STATED PROBLEM 1. From the construction law update on multiple causes of a loss, list every date that includes a month.
STATED PROBLEM 2. Continue the construction law update on multiple causes of a loss, starting after its last sentence.

TEXT SEGMENT.
──────────────────────────────

Construction Law Update – Multiple Causes of a Loss

December 21, 2016 by on News

Florida insurance companies writing homeowners’ policies often face challenges in determining whether a claim is covered or excluded under that policy.  This is especially true when multiple perils or causes act together to create a loss and one cause is covered and the other is not.

In Sebo v. American Home Assurance Co., 2016 Fla LEXIS 2596 (Fla. 2016), the Florida Supreme Court considered two competing theories regarding how carriers should handle multiple causes/perils that result in a loss under a policy.  In Sebo, the homeowners purchased a four (4) year old home and insured it with an $8,000,000.00 all-risk policy from American Home Assurance Company, created specifically for the residence.  In May 2005, the homeowners noticed water intrusion following several rainstorms.  The leaks continued and it was “clear” there were significant design and construction defects.  In October 2005, Hurricane Wilma struck and damaged the property even further.  Sebo 2016 Fla. LEXIS at 2-3.

──────────────────────────────

STORED ROWS.
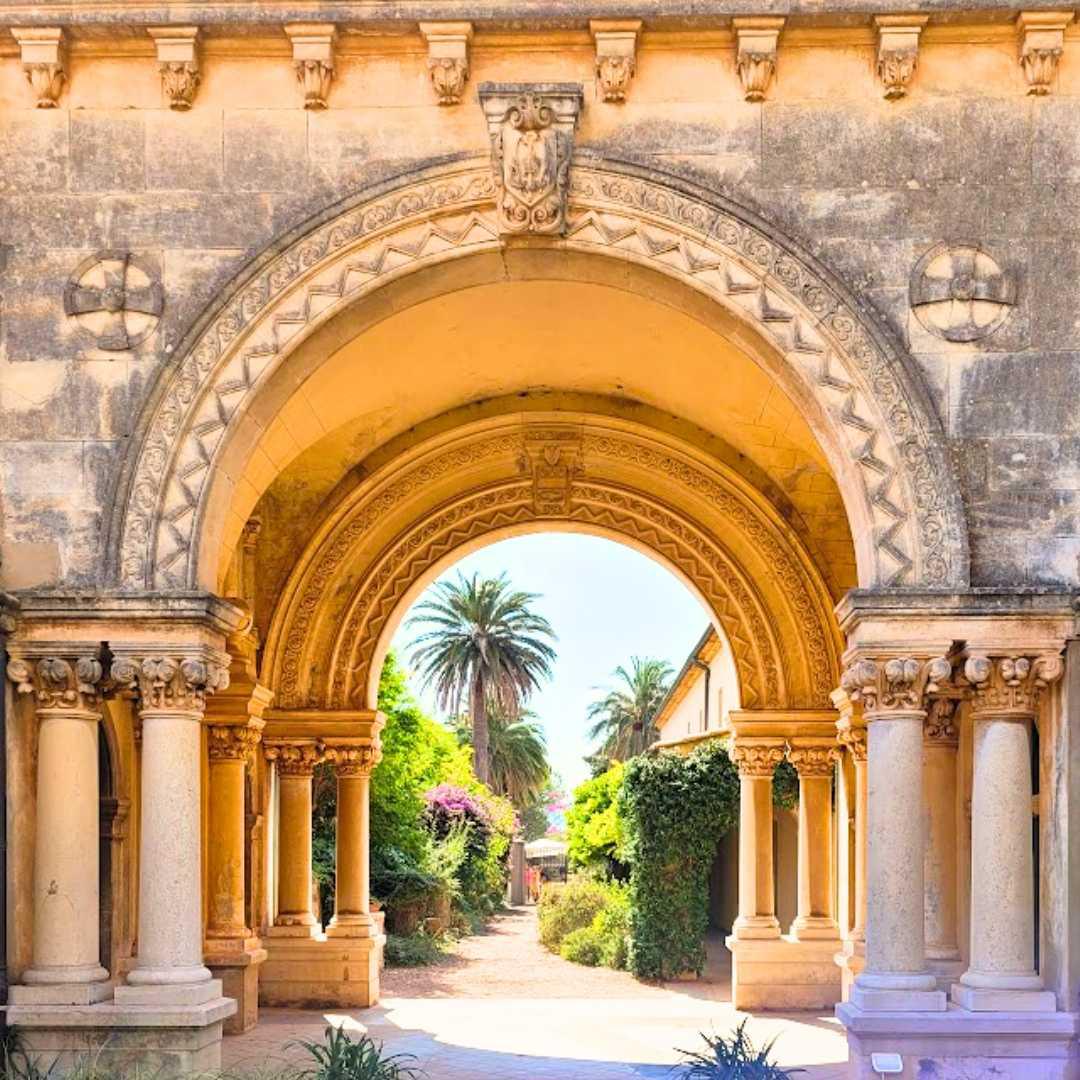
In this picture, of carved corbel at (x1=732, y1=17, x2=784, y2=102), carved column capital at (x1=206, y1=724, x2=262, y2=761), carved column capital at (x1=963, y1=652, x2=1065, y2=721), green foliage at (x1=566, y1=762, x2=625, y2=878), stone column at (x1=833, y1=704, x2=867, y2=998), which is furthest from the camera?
green foliage at (x1=566, y1=762, x2=625, y2=878)

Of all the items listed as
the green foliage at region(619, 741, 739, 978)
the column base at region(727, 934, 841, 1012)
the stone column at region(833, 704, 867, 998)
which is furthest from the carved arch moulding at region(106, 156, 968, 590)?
the green foliage at region(619, 741, 739, 978)

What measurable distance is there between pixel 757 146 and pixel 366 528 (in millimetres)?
7467

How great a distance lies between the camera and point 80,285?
37.6 feet

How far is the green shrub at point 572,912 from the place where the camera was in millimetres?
28766

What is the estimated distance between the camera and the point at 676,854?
76.8 feet

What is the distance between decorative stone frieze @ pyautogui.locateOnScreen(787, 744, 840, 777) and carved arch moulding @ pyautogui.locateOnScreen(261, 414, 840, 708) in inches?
17.9

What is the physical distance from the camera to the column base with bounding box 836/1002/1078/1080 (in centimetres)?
1061

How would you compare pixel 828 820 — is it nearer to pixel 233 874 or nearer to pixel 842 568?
pixel 842 568

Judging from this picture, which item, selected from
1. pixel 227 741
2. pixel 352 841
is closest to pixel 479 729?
pixel 352 841

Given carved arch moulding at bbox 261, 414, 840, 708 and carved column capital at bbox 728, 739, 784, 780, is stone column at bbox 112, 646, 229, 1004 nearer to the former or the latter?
carved arch moulding at bbox 261, 414, 840, 708

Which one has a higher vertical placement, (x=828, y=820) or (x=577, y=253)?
(x=577, y=253)

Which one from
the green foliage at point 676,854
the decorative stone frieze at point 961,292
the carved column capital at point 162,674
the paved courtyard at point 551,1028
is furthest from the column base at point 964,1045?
the green foliage at point 676,854

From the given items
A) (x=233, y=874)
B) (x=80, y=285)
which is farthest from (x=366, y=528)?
(x=80, y=285)

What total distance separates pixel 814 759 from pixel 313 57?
967cm
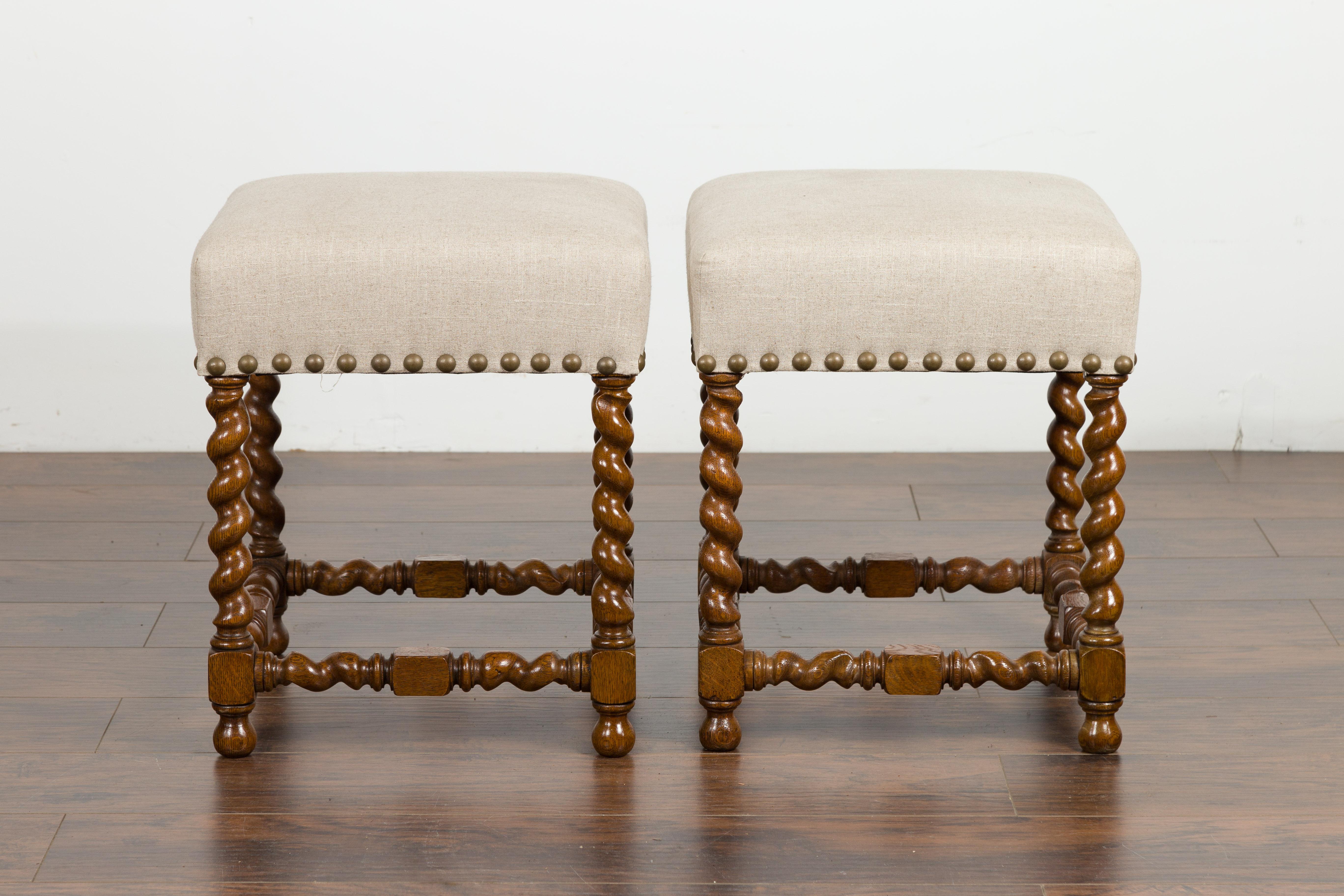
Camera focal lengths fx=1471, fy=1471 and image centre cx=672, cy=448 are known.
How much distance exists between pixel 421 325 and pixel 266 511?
399 mm

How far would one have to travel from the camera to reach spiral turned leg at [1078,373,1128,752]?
1.33m

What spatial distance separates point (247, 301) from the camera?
1.28 m

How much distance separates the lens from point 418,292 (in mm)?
1283

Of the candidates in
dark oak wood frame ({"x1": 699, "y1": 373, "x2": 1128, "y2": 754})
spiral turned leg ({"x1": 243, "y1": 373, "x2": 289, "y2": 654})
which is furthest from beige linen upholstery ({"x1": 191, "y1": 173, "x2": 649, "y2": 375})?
spiral turned leg ({"x1": 243, "y1": 373, "x2": 289, "y2": 654})

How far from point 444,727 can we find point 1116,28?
1.39 metres

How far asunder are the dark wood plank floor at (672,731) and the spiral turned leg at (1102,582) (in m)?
0.04

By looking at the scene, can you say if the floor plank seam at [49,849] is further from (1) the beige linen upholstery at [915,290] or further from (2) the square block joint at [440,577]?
(1) the beige linen upholstery at [915,290]

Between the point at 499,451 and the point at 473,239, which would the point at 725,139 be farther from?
the point at 473,239

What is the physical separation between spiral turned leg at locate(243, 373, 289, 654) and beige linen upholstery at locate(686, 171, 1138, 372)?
0.50 meters

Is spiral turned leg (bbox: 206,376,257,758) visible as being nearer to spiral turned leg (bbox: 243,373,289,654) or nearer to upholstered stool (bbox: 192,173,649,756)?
upholstered stool (bbox: 192,173,649,756)

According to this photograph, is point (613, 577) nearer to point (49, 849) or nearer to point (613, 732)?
point (613, 732)

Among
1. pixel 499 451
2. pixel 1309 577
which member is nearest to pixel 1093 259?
pixel 1309 577

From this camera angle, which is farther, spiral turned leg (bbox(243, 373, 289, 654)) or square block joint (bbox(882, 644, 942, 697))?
spiral turned leg (bbox(243, 373, 289, 654))

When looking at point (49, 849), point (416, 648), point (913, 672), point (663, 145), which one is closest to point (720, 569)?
point (913, 672)
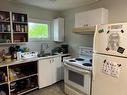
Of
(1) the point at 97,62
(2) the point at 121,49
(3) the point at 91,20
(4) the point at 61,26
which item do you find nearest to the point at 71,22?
(4) the point at 61,26

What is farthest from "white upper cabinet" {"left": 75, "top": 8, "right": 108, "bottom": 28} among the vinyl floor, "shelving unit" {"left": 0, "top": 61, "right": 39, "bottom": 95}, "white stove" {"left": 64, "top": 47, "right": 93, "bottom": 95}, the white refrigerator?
the vinyl floor

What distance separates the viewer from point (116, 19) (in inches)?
96.3

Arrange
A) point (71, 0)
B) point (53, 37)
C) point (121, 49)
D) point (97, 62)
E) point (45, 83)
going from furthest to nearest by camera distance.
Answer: point (53, 37) < point (45, 83) < point (71, 0) < point (97, 62) < point (121, 49)

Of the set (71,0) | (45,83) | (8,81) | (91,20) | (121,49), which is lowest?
(45,83)

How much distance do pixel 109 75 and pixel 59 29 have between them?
2364 mm

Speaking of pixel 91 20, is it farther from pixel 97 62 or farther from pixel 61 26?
pixel 61 26

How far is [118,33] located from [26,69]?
2.50 meters

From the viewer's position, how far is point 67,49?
12.2 feet

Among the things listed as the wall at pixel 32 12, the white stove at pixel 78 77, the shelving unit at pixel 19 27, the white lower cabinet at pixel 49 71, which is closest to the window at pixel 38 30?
the wall at pixel 32 12

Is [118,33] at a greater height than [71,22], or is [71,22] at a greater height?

──────────────────────────────

EXERCISE RESULT 1. December 21, 2016; May 2005; October 2005

EXERCISE RESULT 2.
The homeowners filed a claim with their insurer who denied the claim, except for $50,000.00 worth of mold damage, which was not excluded under the policy.  The home could not be repaired and the homeowners demolished the home.  In 2007, the homeowners filed suit against the original sellers of the home, the architect, and the contractor.  The homeowners asserted a claim against their insurer for denying coverage under the policy.  The homeowners settled all claims, except for the one against the insurer.  The case proceeded to a jury trial on the issue of whether there was coverage under the policy when a covered storm event was a covered peril, but the construction and design defects were not.  The jury returned a verdict for the homeowners and a judgment was entered against the insurer.

The Second District Court of Appeal disagreed with the trial court’s use of the “Concurrent Cause Doctrine” (“CCD”) in interpreting the interpretation of multiple perils under the policy.  The CCD “provides coverage may exist where an insured risk constitutes a concurrent cause of the loss even when it is not the prime or efficient cause.”  Id. at 8.  The Second District Court of Appeal instead held the “Efficient Proximate Cause Doctrine” (“EPC”) applied and remanded for a new trial.  The EPC doctrine is in stark contrast to the CCD and provides “where there is a concurrence of different perils, the efficient cause – the one that set the other in motion – is the cause to which the loss is attributable.”  Id. at 7.  This contemplates “a chain of events where one peril directly led to a subsequent peril.”  Id.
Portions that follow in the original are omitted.